He gave a short laugh. "I'd like to."
"Why should you not?"
"I've no experience." He dug the tip of his stick into the damp gravel. "Clanross did say he would find something for me on the hustings, but that was before I broke my blasted shin."
Maggie sat beside him. "There will be other elections."
"Not for years," Johnny said glumly. "I'm twenty-five and no farther along than I was when I came down from Oxford."
"Surely that's not..." Maggie bit her lip again. What did she know of politicks? He would be thinking her a thrusting sort of female.
"Not what, Maggie?"
She faced him, hot with embarrassment. "Not entirely true. You have Clanross's interest."
"But I'm his private secretary. Barney Greene deals with political matters."
"That's true now, but in a year or so things will be different. Mr. Greene talks of retiring to his manor, and I daresay there will be a by-election, and..."
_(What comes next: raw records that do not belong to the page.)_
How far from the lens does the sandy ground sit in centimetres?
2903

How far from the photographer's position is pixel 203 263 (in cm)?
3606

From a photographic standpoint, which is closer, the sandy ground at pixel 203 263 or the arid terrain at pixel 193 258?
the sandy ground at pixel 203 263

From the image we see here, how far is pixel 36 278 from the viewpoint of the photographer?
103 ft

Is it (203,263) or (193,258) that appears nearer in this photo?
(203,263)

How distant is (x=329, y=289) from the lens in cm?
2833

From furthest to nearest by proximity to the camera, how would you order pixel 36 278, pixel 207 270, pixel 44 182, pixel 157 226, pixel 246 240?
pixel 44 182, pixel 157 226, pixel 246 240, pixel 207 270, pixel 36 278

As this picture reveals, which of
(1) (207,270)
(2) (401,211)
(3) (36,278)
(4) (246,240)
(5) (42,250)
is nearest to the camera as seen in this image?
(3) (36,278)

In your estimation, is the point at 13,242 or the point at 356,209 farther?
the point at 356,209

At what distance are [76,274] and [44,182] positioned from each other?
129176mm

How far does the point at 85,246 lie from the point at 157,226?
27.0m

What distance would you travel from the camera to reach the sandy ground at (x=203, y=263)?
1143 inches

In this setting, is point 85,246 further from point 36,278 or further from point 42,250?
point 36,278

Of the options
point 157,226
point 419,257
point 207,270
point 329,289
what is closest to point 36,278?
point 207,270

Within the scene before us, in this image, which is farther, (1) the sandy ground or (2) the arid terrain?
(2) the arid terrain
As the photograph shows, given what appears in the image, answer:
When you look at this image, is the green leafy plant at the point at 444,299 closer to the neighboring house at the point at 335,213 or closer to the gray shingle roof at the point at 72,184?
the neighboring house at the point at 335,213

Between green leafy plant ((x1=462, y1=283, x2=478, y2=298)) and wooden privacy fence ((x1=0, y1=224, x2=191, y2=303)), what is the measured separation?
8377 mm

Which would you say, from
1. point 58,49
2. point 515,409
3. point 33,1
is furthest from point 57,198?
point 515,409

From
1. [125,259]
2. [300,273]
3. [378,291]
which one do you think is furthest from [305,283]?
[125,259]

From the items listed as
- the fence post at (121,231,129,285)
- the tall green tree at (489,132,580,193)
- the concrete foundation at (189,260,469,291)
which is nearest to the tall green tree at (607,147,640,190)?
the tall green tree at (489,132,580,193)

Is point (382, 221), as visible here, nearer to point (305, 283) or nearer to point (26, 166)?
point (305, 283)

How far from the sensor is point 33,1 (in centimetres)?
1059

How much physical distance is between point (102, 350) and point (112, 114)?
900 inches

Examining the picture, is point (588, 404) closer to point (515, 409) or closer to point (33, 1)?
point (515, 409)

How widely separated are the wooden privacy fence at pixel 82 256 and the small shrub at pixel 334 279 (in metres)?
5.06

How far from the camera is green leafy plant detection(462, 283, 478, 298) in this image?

Johnny was smiling at her. "You have it all planned out."
"I'm s-sorry, Johnny. It's just that I'm interested."
"That's kind of you, Lady Margaret."
She looked away, sure she had offended him. He had been calling her Maggie all morning.
Jean and Owen had crossed the length of the bridge and were now coming back. They stopped again in mid-span, and the poet flung out his arm in a gesture that embraced the grounds and the house, and all he surveyed, probably.
"I wonder what he is declaiming now?" Johnny murmured.
"He is writing an anthem for the ploughmen of England."